Speech: Keynote Address at the official signing ceremony between (PFIP), (IRD) and (ACOM) for digitisation of the Government Revenue Management System and Pilot on Financial Education on three ACOM’s Rural Training Centres
Deputy Governor Central Bank of Solomon Islands
Official signing ceremony between PFIP, IRD and ACOM – Heritage Park Hotel
Honiara – 10th August, 2017
Remarks by Deputy Governor on the official signing ceremony between Pacific Financial Inclusion Programme (PFIP), Inland Revenue Department (IRD) and Anglican Church of Melanesian (ACOM) for digitisation of the Government Revenue Management System and Pilot on Financial Education on three ACOM’s Rural Training Centres
I on behalf of all the members of National Financial Inclusion Taskforce, congratulate PFIP, IRD and ACOM for the signing ceremony that will facilitate the digitisation of Government Revenue Management System and the piloting of financial education at the ACOM’s Rural Training Centres.
Digital financial services in Government 2 Person (G2P) payment and financial education are part of our National financial inclusion strategy 2016-2020. They are also linked to Solomon Islands commitments to the Maya Declaration, the 2020 Money Pacific Goals and the endorsed Better Than Cash Alliance this year.
The Chair of National Financial inclusion Taskforce Governor Rarawa describes our financial inclusion as “a journey”. Hence, the signing ceremony we are witnessing this morning is another milestone in this journey, specifically on digital payments and financial education.

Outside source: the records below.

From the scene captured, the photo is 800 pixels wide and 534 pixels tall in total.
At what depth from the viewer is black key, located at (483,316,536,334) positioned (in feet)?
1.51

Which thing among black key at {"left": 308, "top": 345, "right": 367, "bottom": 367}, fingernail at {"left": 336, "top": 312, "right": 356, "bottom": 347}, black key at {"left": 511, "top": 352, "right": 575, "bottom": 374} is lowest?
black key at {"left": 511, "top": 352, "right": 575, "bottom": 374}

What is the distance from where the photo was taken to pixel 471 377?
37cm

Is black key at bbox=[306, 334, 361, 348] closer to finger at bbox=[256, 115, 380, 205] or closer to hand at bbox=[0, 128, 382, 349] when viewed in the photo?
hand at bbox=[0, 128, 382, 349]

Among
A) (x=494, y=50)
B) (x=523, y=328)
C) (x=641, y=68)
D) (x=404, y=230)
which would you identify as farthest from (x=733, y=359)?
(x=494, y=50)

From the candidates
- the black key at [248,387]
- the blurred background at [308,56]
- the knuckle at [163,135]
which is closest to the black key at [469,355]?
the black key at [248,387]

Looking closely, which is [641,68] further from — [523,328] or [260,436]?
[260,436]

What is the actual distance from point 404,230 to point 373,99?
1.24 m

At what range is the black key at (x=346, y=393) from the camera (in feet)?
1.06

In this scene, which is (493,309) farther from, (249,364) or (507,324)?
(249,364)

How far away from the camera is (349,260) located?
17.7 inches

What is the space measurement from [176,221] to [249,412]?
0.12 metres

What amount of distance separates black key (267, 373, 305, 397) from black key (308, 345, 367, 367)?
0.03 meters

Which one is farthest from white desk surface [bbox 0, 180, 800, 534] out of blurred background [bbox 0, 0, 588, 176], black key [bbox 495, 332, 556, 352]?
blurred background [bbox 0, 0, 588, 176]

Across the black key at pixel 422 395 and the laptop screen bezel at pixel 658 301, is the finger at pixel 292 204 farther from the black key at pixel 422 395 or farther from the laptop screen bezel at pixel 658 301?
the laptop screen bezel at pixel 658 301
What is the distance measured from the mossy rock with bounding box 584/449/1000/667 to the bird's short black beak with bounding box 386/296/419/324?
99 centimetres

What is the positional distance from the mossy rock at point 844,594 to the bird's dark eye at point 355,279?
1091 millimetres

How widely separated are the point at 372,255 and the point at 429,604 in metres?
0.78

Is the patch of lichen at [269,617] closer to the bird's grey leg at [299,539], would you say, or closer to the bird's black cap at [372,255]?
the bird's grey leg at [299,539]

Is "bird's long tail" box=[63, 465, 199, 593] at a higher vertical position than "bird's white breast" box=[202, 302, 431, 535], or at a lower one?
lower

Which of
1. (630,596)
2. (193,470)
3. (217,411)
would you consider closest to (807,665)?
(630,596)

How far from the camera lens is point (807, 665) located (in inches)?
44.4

So let me make three points on why the signing of these two-partnership agreements is critical to the country, as I see it.
First Government plays a critical role in the flow of payments in our small economy.
The decision under this partnership agreement to digitise the revenue management is a vital part of the government’s payment flows.
The Government as the largest consumer and provider of goods and services in the country has to ensure that the flow of its payments does not delay or impede economic development. Tracking revenue flow on timely manner is important in this payment flows.
If there is a ‘blood clot’, for one reason or another in the government revenue and payment flows: economic activities for those serving the government will slow down, loan repayments will be delayed: the outcome will mean asset quality in bank credit deteriorates. Micro small medium entrepreneurs with shallow working capital, who supply services to government may become victims if the ‘blood clot’ scenario described above exist in the government’s payment flows. Tax earning opportunities too is affected. Moreover, a likely outcome, of course, is that the Government will be criticised by disgruntled service providers to the media.
Because of the vital role of government in the payment flows, it is in the interest of all stakeholders in the country that partnership between the IRD and PFIP will fulfil one of the milestones in the National Financial Inclusion Strategy 2016-2020, that is, digitizing government to person (G2P) payments or government to business (G2B) payments.
Secondly, the Partnership between IRD and PFIP sends a signal to the stakeholders in economy that Government is taking leadership in its use of digital financial channel.
This will in turn require all others in the economy; to follow, if they must meet Government standard, and use the digital payment channel for their payments to government (P2G).
Thirdly, the partnership agreement signed by ACOM and PFIP, is another milestone in our financial inclusion strategy journey on financial education.
While efforts to incorporate financial education in our school curriculum is taking a snail pace, the decision by the ACOM to collaborate with PFIP to pilot the financial education in three of the Church’s Rural Training Centres is commendable. It is moving our financial education forward another step to our goal to have financial education taught in our schools
I am sure that at the end of the pilot: financial education can be incorporated into the Technical Vocational and Education Training curriculum for the country. Giving our students studying in the Rural Training Centres opportunities to learn financial education to help them become good economic citizens when they graduate in their chosen careers.
Let me conclude by extending my appreciation to the Ministry of Finance and Treasury, the Inland Revenue Division and Anglican Church of Melanesia for your visions in pursuing these two exciting projects.
I also thank our members in the NFIT and working groups who are present here to witness this signing ceremony.
I wish to extend my appreciation to our NFIT partner, PFIP/UNDP, represented by Isaac Holly and Abigail, who are present here. Thank you for your commitment to make the signing of these agreements eventuate.
At the end of 2018 when these two projects will end, we can look back at the milestones we have achieved and say, “Yes we all did it.”